Bianchi con Angelina Muraca annovera 6 centenari: Serafino Bianco, Emma Bianco, Fortunata Maria Critelli, Emilio Muraca e Antonietta Elia.
Il sindaco di Bianchi, Pasquale Taverna, accompagnato dal vicesindaco con delega alla Cultura Rino Pascuzzo, si è recato in casa della festeggiata e consegnato una pergamena ricordo portando gli auguri della civica amministrazione.
Nel porgere il saluto a nome di tutta la comunità biancara il sindaco ha pronunciato il seguente messaggio augurale.
“A voi nonna Angelina va il merito di essere stata mamma, amica e focolare della famiglia. Avete vissuto in anni difficili e duri durante i quali non vi ha spaventato la fatica e i sacrifici per far crescere dignitosamente la famiglia. Il vostro saper agire, oggi è ricambiato dall’amore e dalle cure dei vostri cari. La forza di credere nella famiglia e il valore delle tradizioni che vi hanno accompagnato nella vita sono un prezioso patrimonio di tradizioni e di valori culturali e religiosi che sono da sempre alla base della nostra comunità, attraverso Voi proseguono nel tempo, e con l’augurio che nessuno dimentichi ‘chi siamo e da dove veniamo’. Con la speranza che la vostra ‘lunga giovinezza’ sia di esempio alle nuove generazioni, io e l’amministrazione comunale con questa Pergamena ricordo, vogliamo esprimervi con gioia e affetto i più vivi auguri”.
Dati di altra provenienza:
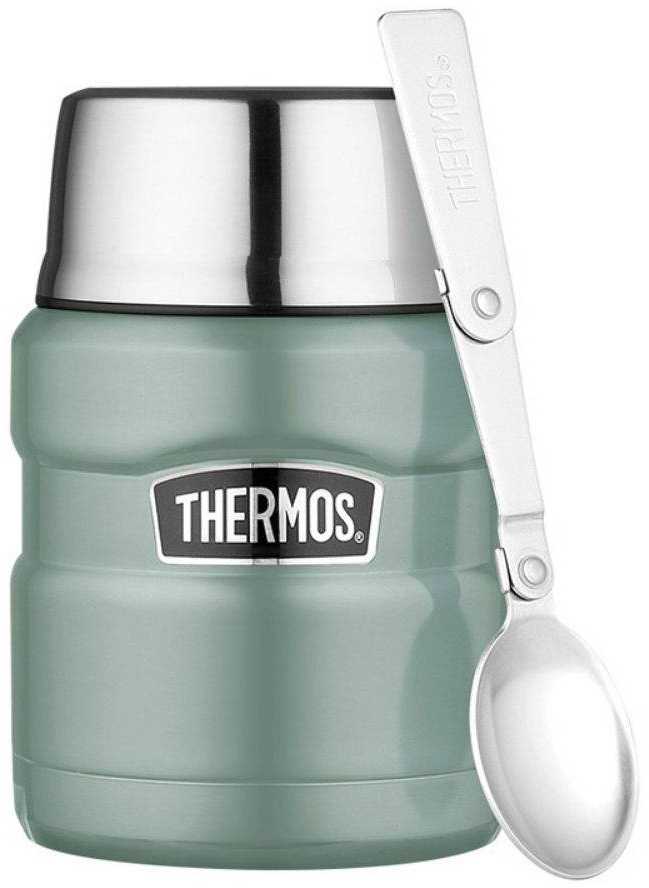 Thermos Vakarienė terminas stilius TH- 173028 0, 47 l Šviesiai pilka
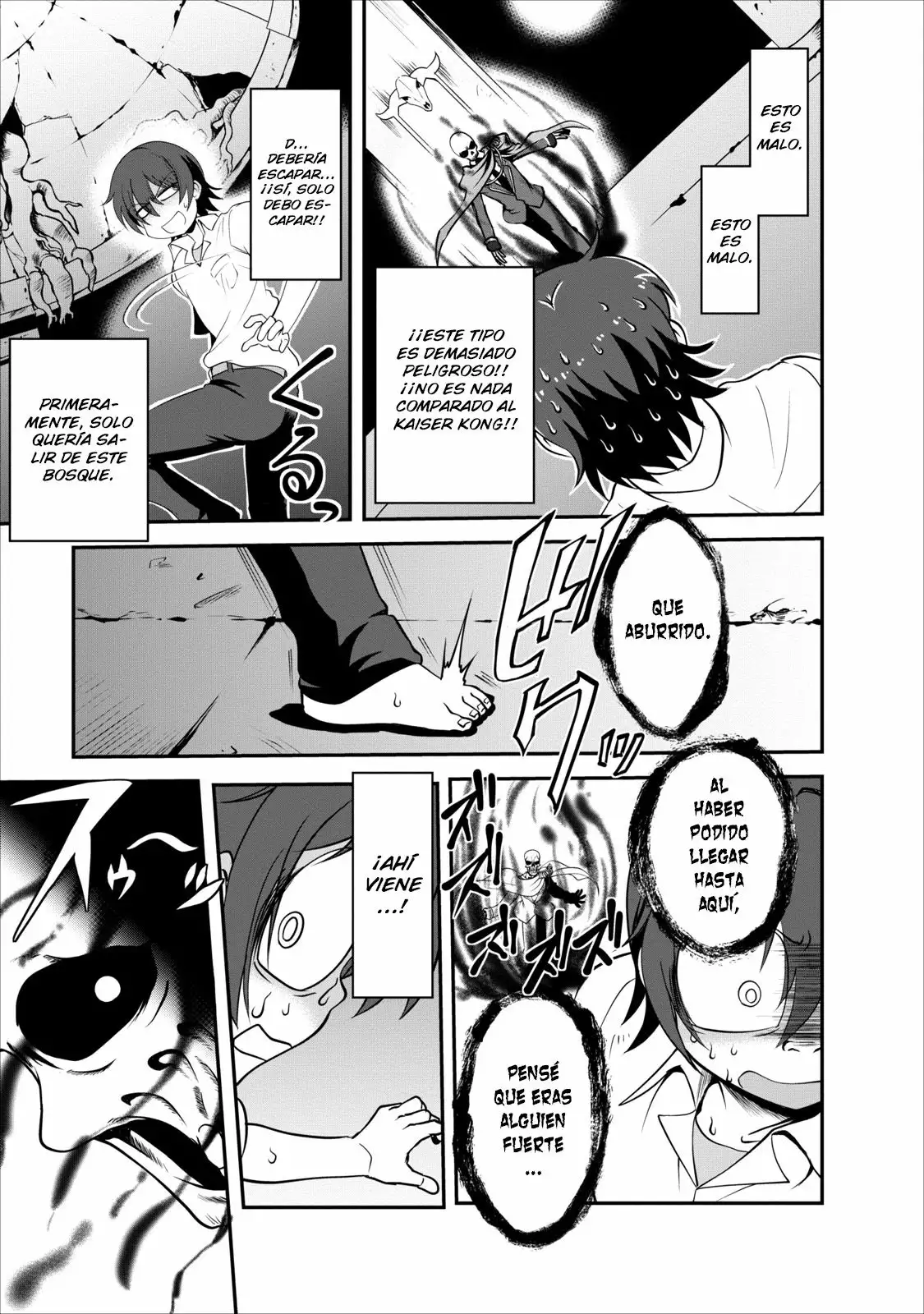 Shinka no Mi: Shiranai Uchi ni Kachigumi Jinsei Capítulo 4 - Page 12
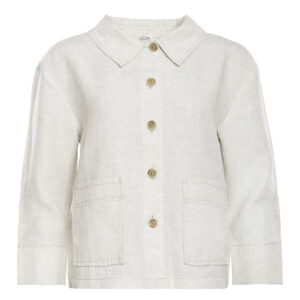 Ženska jakna ONYX 100% lan NATUR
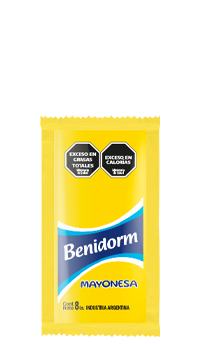 Individual de Mayonesa BC Benidorm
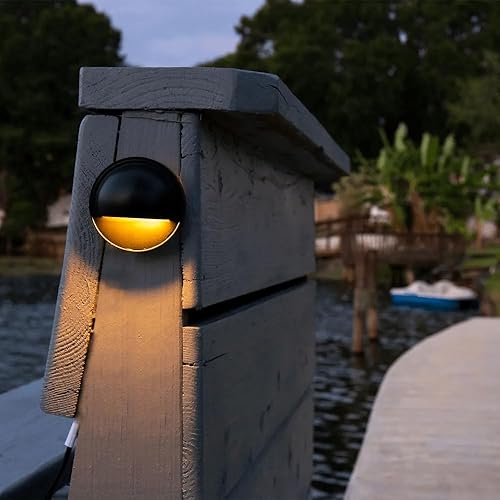 Miniatura 10 de VOLT Luz de cubierta de latón fundido de 12 V (blanco) con bombilla LED G4 de 3 W 2700 K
Angelina ha avuto 5 figli, 4 maschi e 1 femmina, ed adesso può vanare 15 nipoti, 17 pronipoti e 3 nipoti di pro pronipoti. Angelina si è sposata a 18 anni con Bianco Guglielmo (defunto) con lui ha trascorso 60 anni di matrimonio. Ha vissuto una vita accudendo ai figli e dedicandosi alla famiglia e lavorato nei campi. La centenaria ha vissuto gli anni duri del post prima guerra mondiale, gli anni della seconda guerra mondiale, anni di fatiche e sacrifici con mille difficoltà. Ha superato gravi malattie ed operazioni chirurgiche. Da giovane ha accolto sempre nella sua umile casa i parenti e gli amici, al marito piaceva suonare la fisarmonica e quindi si ballava in casa. La signora Angelina è molto devota a S. Anna della chiesa della frazione Murachi dove abita dalla nascita. Porta sempre con se nella tasca delle vesti il rosario che gli fa compagnia nel corso della giornata e che usa per dire il rosario la sera prima di andare a letto. Infine da analfabeta ha imparato a usare il cellulare per i contatti con i figli e parenti. La festeggiata è stata attorniata dai figli, nipoti, pronipoti e parenti adottando le precauzioni anti covid una tavola imbandita da dolci casarecci e una bellissima torta è stata tagliata per festeggiare la nuova centenaria di Bianchi.